Dataset records
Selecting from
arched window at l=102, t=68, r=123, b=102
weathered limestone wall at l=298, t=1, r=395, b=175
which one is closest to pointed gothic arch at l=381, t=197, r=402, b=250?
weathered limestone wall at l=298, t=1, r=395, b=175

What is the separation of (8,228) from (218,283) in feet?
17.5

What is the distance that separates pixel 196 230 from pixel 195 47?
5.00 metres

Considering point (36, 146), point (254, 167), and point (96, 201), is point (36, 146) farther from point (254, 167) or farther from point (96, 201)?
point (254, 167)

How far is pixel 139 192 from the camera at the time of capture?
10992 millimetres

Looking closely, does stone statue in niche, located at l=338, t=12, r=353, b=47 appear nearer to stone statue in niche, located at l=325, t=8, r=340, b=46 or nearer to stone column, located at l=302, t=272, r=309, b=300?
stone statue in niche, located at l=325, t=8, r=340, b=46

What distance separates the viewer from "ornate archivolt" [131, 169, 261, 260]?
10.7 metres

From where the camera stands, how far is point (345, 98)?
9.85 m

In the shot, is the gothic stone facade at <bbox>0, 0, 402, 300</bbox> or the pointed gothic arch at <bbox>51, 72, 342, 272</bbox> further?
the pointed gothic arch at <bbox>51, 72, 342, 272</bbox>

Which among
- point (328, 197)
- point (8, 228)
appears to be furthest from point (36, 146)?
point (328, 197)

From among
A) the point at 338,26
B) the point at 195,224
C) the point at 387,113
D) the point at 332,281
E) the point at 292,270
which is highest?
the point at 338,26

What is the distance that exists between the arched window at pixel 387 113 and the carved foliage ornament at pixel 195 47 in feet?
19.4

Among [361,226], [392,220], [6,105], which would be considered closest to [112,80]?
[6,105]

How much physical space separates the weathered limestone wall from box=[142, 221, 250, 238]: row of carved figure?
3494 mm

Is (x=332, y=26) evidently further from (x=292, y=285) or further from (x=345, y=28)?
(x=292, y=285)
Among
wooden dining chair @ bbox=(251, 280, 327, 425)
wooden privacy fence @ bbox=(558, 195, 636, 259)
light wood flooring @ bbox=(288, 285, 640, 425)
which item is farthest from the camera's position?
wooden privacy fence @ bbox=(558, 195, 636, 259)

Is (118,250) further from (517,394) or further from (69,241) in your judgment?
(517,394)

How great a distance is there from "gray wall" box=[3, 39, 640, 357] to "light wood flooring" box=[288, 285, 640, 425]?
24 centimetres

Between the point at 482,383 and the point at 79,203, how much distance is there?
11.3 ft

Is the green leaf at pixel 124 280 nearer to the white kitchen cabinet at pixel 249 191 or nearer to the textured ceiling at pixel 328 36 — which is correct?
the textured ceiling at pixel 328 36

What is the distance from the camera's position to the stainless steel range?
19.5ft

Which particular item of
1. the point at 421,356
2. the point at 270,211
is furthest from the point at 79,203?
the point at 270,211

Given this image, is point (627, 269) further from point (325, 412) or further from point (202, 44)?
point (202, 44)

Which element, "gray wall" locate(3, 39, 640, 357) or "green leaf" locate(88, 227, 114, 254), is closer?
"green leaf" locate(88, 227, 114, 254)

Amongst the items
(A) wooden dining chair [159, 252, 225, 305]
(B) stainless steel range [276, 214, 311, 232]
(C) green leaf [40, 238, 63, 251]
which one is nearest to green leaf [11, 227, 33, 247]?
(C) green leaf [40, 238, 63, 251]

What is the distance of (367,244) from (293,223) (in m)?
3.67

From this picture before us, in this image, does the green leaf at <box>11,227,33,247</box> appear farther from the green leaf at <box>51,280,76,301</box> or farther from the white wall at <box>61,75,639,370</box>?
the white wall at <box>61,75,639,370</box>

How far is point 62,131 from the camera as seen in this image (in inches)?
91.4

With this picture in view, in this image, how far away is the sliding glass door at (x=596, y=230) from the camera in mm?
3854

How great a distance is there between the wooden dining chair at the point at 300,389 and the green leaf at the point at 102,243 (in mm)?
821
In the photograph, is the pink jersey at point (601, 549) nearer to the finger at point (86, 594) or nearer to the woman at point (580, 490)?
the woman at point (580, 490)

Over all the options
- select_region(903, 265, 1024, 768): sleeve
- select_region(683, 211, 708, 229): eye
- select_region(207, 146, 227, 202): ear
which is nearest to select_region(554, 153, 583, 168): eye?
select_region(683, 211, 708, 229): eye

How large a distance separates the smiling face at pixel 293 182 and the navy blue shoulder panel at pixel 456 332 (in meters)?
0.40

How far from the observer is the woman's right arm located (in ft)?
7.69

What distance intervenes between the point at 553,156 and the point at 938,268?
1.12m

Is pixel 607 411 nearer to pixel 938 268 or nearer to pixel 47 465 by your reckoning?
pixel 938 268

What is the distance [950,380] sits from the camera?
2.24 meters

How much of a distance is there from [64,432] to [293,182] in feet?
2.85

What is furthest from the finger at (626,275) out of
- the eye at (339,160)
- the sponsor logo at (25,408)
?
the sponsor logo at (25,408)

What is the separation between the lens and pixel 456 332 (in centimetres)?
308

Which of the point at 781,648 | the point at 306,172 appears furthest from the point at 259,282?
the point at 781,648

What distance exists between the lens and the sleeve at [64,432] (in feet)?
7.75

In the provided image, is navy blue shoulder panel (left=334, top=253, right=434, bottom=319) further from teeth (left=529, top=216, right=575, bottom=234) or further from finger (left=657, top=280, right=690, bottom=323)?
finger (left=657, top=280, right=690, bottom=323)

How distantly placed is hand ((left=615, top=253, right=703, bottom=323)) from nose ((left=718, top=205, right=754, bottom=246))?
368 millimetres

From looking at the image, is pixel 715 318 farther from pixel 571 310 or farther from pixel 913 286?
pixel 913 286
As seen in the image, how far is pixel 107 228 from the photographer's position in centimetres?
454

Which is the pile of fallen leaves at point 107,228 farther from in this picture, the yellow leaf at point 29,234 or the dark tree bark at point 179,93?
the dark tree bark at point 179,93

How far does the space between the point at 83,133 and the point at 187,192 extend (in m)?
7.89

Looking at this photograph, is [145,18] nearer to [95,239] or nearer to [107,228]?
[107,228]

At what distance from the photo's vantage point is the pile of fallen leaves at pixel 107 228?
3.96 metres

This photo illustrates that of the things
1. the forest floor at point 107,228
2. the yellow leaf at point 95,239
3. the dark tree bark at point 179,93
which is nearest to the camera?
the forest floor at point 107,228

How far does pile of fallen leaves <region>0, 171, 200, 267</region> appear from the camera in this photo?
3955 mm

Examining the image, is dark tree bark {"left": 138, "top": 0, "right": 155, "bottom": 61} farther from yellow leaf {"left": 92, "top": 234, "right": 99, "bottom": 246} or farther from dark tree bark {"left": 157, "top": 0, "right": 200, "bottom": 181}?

* _PROBLEM REQUIREMENTS_
Copy out every line of the material above word for word, leaving nothing out and changing nothing.

* _EXERCISE RESULT_
Selecting from
arched window at l=102, t=68, r=123, b=102
weathered limestone wall at l=298, t=1, r=395, b=175
which one is closest to pointed gothic arch at l=381, t=197, r=402, b=250?
weathered limestone wall at l=298, t=1, r=395, b=175

What is the separation of (8,228) from (218,283) in feet?
17.5

What is the distance that separates pixel 196 230 from pixel 195 47?
5.00 metres

Considering point (36, 146), point (254, 167), and point (96, 201), is point (36, 146) farther from point (254, 167) or farther from point (96, 201)?
point (254, 167)

How far is pixel 139 192 from the camera at the time of capture?
10992 millimetres

Looking closely, does stone statue in niche, located at l=338, t=12, r=353, b=47 appear nearer to stone statue in niche, located at l=325, t=8, r=340, b=46 or nearer to stone column, located at l=302, t=272, r=309, b=300?
stone statue in niche, located at l=325, t=8, r=340, b=46

What distance separates the viewer from "ornate archivolt" [131, 169, 261, 260]?
10.7 metres

From where the camera stands, how far is point (345, 98)?
9.85 m

In the shot, is the gothic stone facade at <bbox>0, 0, 402, 300</bbox> or the pointed gothic arch at <bbox>51, 72, 342, 272</bbox> further?
the pointed gothic arch at <bbox>51, 72, 342, 272</bbox>

Which among
- point (328, 197)
- point (8, 228)
appears to be furthest from point (36, 146)?
point (328, 197)

From among
A) the point at 338,26
B) the point at 195,224
C) the point at 387,113
D) the point at 332,281
E) the point at 292,270
which is highest?
the point at 338,26

What is the distance that exists between the arched window at pixel 387 113 and the carved foliage ornament at pixel 195 47 in feet?
19.4

Among [361,226], [392,220], [6,105], which would be considered closest to [112,80]?
[6,105]

How much physical space separates the weathered limestone wall from box=[142, 221, 250, 238]: row of carved figure?
3494 mm

Is (x=332, y=26) evidently further from (x=292, y=285) or further from (x=345, y=28)?
(x=292, y=285)
Among
wooden dining chair @ bbox=(251, 280, 327, 425)
wooden privacy fence @ bbox=(558, 195, 636, 259)
light wood flooring @ bbox=(288, 285, 640, 425)
which item is farthest from the camera's position?
wooden privacy fence @ bbox=(558, 195, 636, 259)

Is (118,250) further from (517,394) or further from (69,241) in your judgment?
(517,394)

How great a distance is there from "gray wall" box=[3, 39, 640, 357] to "light wood flooring" box=[288, 285, 640, 425]?
24 centimetres

Between the point at 482,383 and the point at 79,203, how much distance is there?
11.3 ft

Is the green leaf at pixel 124 280 nearer to the white kitchen cabinet at pixel 249 191 or nearer to the textured ceiling at pixel 328 36 — which is correct?
the textured ceiling at pixel 328 36

What is the distance from the camera's position to the stainless steel range?
19.5ft

Which particular item of
1. the point at 421,356
2. the point at 270,211
is furthest from the point at 79,203?
the point at 270,211

Given this image, is point (627, 269) further from point (325, 412) or further from point (202, 44)?
point (202, 44)

Which element, "gray wall" locate(3, 39, 640, 357) or "green leaf" locate(88, 227, 114, 254), is closer?
"green leaf" locate(88, 227, 114, 254)

Amongst the items
(A) wooden dining chair [159, 252, 225, 305]
(B) stainless steel range [276, 214, 311, 232]
(C) green leaf [40, 238, 63, 251]
which one is nearest to green leaf [11, 227, 33, 247]?
(C) green leaf [40, 238, 63, 251]

What is the distance of (367,244) from (293,223) (in m)?
3.67

From this picture before us, in this image, does the green leaf at <box>11,227,33,247</box> appear farther from the green leaf at <box>51,280,76,301</box> or farther from the white wall at <box>61,75,639,370</box>?
the white wall at <box>61,75,639,370</box>

How far is point 62,131 from the camera as seen in this image (in inches)?
91.4

With this picture in view, in this image, how far away is the sliding glass door at (x=596, y=230) from the camera in mm?
3854

How great a distance is there between the wooden dining chair at the point at 300,389 and the green leaf at the point at 102,243 (in mm)?
821
In the photograph, is the pink jersey at point (601, 549) nearer to the finger at point (86, 594) or nearer to the woman at point (580, 490)?
the woman at point (580, 490)

Over all the options
- select_region(903, 265, 1024, 768): sleeve
- select_region(683, 211, 708, 229): eye
- select_region(207, 146, 227, 202): ear
which is nearest to select_region(554, 153, 583, 168): eye?
select_region(683, 211, 708, 229): eye

How large a distance separates the smiling face at pixel 293 182 and the navy blue shoulder panel at pixel 456 332 (in meters)?
0.40

How far from the observer is the woman's right arm located (in ft)?
7.69

What distance intervenes between the point at 553,156 and the point at 938,268?
1.12m

Is pixel 607 411 nearer to pixel 938 268 or nearer to pixel 47 465 by your reckoning?
pixel 938 268

What is the distance [950,380] sits from the camera?
2.24 meters

How much of a distance is there from [64,432] to [293,182] in feet?
2.85

What is furthest from the finger at (626,275) out of
- the eye at (339,160)
- the sponsor logo at (25,408)
?
the sponsor logo at (25,408)

What is the separation between the lens and pixel 456 332 (in centimetres)?
308

Which of the point at 781,648 | the point at 306,172 appears furthest from the point at 259,282?
the point at 781,648

What distance exists between the lens and the sleeve at [64,432] (in feet)?
7.75

In the provided image, is navy blue shoulder panel (left=334, top=253, right=434, bottom=319) further from teeth (left=529, top=216, right=575, bottom=234) or further from finger (left=657, top=280, right=690, bottom=323)?
finger (left=657, top=280, right=690, bottom=323)

How distantly placed is hand ((left=615, top=253, right=703, bottom=323)) from nose ((left=718, top=205, right=754, bottom=246))?
368 millimetres

From looking at the image, is pixel 715 318 farther from pixel 571 310 or farther from pixel 913 286?
pixel 913 286
As seen in the image, how far is pixel 107 228 from the photographer's position in centimetres?
454

Which is the pile of fallen leaves at point 107,228 farther from in this picture, the yellow leaf at point 29,234 or the dark tree bark at point 179,93?
the dark tree bark at point 179,93

How far does the space between the point at 83,133 and the point at 187,192 extend (in m)?
7.89

Looking at this photograph, is [145,18] nearer to [95,239] or nearer to [107,228]?
[107,228]

At what distance from the photo's vantage point is the pile of fallen leaves at pixel 107 228?
3.96 metres

This photo illustrates that of the things
1. the forest floor at point 107,228
2. the yellow leaf at point 95,239
3. the dark tree bark at point 179,93
which is nearest to the camera?
the forest floor at point 107,228

How far does pile of fallen leaves <region>0, 171, 200, 267</region> appear from the camera in this photo?
3955 mm

Examining the image, is dark tree bark {"left": 138, "top": 0, "right": 155, "bottom": 61} farther from yellow leaf {"left": 92, "top": 234, "right": 99, "bottom": 246} or farther from dark tree bark {"left": 157, "top": 0, "right": 200, "bottom": 181}?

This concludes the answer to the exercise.